4. Get Paul Rigott’s Photoshop stitcher script File Stitcher.zip (mirror) and unzip it. This script can handle non-overlapped tiles by using an ‘alphanumeric load-order’ option.

5. Load Photoshop. Do not open a new image. Just go: File | Scripts | Browse and then find and load Paul’s script.

Set your numbers for the tiles across / down, and then point the script at your target folder. The images load and are automatically distributed across a newly opened image, with the script doing canvas expansion as needed. As you can see here, the result is not perfect, but 85% of the work has been done automatically. Most tiles have been accurately snapped together into the main image, but a few tiles have been assembled into strips and these remain as outliers.

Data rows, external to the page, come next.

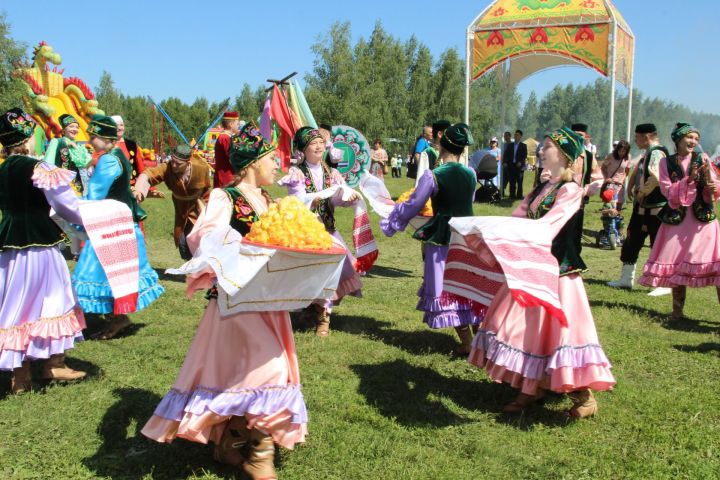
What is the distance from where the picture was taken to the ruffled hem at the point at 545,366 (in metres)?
4.04

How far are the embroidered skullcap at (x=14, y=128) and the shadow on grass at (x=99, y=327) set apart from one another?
2.24 metres

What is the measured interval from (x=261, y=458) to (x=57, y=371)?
8.01ft

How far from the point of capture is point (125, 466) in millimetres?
3678

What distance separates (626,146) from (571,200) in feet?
26.3

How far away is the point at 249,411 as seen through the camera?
10.6 feet

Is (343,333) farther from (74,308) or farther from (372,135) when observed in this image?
(372,135)

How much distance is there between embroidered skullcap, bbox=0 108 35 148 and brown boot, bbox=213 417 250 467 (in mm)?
2710

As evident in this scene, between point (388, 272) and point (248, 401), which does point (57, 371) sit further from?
point (388, 272)

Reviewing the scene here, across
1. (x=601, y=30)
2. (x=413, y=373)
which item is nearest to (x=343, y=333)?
(x=413, y=373)

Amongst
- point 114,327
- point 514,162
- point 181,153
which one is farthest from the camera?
point 514,162

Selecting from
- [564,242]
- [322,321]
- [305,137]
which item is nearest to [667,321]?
[564,242]

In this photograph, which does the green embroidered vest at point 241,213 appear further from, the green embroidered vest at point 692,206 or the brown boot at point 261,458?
the green embroidered vest at point 692,206

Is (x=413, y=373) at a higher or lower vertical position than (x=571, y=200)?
lower

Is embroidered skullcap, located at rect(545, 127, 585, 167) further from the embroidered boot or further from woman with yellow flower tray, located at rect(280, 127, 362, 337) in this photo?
the embroidered boot
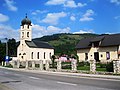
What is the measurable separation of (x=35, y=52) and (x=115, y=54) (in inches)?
1232

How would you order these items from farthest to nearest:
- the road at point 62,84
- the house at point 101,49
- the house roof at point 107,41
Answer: the house roof at point 107,41
the house at point 101,49
the road at point 62,84

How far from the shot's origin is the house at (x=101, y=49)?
4797cm

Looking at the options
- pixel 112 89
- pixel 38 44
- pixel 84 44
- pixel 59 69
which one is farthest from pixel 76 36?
pixel 112 89

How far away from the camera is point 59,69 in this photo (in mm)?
34562

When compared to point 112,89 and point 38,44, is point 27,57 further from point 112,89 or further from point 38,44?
point 112,89

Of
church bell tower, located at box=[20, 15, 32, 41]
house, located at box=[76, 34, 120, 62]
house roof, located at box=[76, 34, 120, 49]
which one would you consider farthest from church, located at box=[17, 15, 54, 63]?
house roof, located at box=[76, 34, 120, 49]

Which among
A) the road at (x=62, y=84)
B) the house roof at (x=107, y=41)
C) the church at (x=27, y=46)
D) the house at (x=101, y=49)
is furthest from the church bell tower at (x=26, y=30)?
the road at (x=62, y=84)

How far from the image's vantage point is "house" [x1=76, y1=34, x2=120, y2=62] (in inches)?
1889

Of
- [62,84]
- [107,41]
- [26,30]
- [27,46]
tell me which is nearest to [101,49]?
[107,41]

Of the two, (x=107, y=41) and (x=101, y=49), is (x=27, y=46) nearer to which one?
(x=101, y=49)

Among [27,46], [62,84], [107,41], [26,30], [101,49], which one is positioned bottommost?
[62,84]

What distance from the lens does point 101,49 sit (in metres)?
50.9

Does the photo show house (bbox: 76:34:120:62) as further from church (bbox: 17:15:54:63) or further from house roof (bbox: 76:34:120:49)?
church (bbox: 17:15:54:63)

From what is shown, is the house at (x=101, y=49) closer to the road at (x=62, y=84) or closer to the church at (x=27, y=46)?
the church at (x=27, y=46)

Just multi-select a few relevant layers (Shift, select with right mouse-click, repeat to add the next layer to the group). Then snap the image together. More recent editions of Photoshop should help with that, if Snap is turned on.

WorldBrain for Chrome

WorldBrain for Chrome : “Full-text search of your Web browsing history and bookmarks. Find previously visited websites & PDFs in seconds.” Works in Opera too, and presumably any browser which supports Chrome extensions and addons.

On install it offered to import my last 90 days of visited URLs from my History, thought it fatally ‘hung’ at 2% and couldn’t get past that even in a few hours. However, that 2% was all I needed, since it was going through the URLs in reverse date order and thus had grabbed the last few days. I cancelled and was left with what I actually wanted: not 90 days’ worth of browsing, but just the last few days to start me off.

You can also Blacklist sites that don’t need to be cached locally, and Google Maps is blacklisted by default. One very important filter you need to add before you do anything is Google and DuckDuckGo searches, or hitting them all again in an automated fashion may cause you to be blocked by those services. Once the initial import is done, you can then unblock the main search-engines and they will cache naturally as you browse.

You’ll also want to visit the Privacy settings and ensure that some things are off/on.

It’s only getting the text, stripped of HTML. Therefore partial searches for filenames of pictures and .zips presumably won’t work, since they’re in the HTML code. Even so, one potential problem appears to be that there’s no rolling “delete page files after 90-days” setting. Presumably your local cache just goes on growing and growing, which may not be so good for those with over-stuffed hard-drives.

You also get a personal annotation and tagging tool as a discreet sidebar button. This also gives you a way to get to the Search interface, if you don’t want the creepy ‘staring eyes’ WorldBrain icon on your Bookmarks bar.